I had everything configured correctly but somehow I had removed net.lo from the default runlevel. I have no idea why I would have done that.

Oh well

----------

## dataking

 *mreff555 wrote:*   

> figured it out. I feel dumb.
> 
> I had everything configured correctly but somehow I had removed net.lo from the default runlevel. I have no idea why I would have done that.
> 
> Oh well

 

I think wicd makes that recommendation if you have played around with that at all.  One of the two does anyway.

----------

## mreff555

Evntually I'll probably install wicd. Right now I'm trying to keep it as simple as possible until I decide which way I want to go.

----------

## dataking

 *mreff555 wrote:*   

> Evntually I'll probably install wicd. Right now I'm trying to keep it as simple as possible until I decide which way I want to go.

 

Wicd was way simpler for me.  Wpa_supplicant had all these config files, etc (granted I had 2 wifi NICs at the time -- one still requires wpa_supplicant)....

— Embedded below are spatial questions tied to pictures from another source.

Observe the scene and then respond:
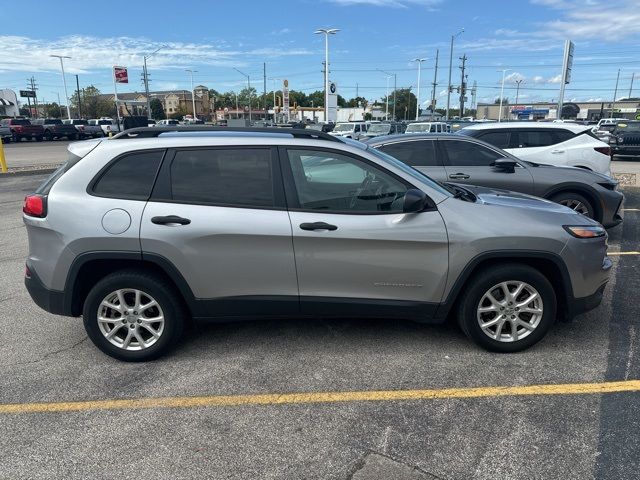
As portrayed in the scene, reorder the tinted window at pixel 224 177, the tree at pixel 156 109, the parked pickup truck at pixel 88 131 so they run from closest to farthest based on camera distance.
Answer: the tinted window at pixel 224 177
the parked pickup truck at pixel 88 131
the tree at pixel 156 109

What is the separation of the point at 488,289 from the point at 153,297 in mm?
2501

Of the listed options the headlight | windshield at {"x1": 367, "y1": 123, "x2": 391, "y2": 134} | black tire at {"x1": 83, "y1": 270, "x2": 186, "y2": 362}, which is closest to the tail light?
black tire at {"x1": 83, "y1": 270, "x2": 186, "y2": 362}

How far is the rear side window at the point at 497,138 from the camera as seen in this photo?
912 cm

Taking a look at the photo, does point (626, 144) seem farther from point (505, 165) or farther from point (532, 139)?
point (505, 165)

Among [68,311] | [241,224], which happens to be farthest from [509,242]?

I just emerged wicd and the wicd KDE widget, rebooted and it worked.  (Of course I had all the appropriate firmware and kernel mods install from dealing with wpa_supplicant.)  Still, on the surface, wicd seemed way easier.

----------

## patrix_neo

 *mreff555 wrote:*   

> Evntually I'll probably install wicd. Right now I'm trying to keep it as simple as possible until I decide which way I want to go.

 

Why not put a [SOLVED] in your thread headline?

----------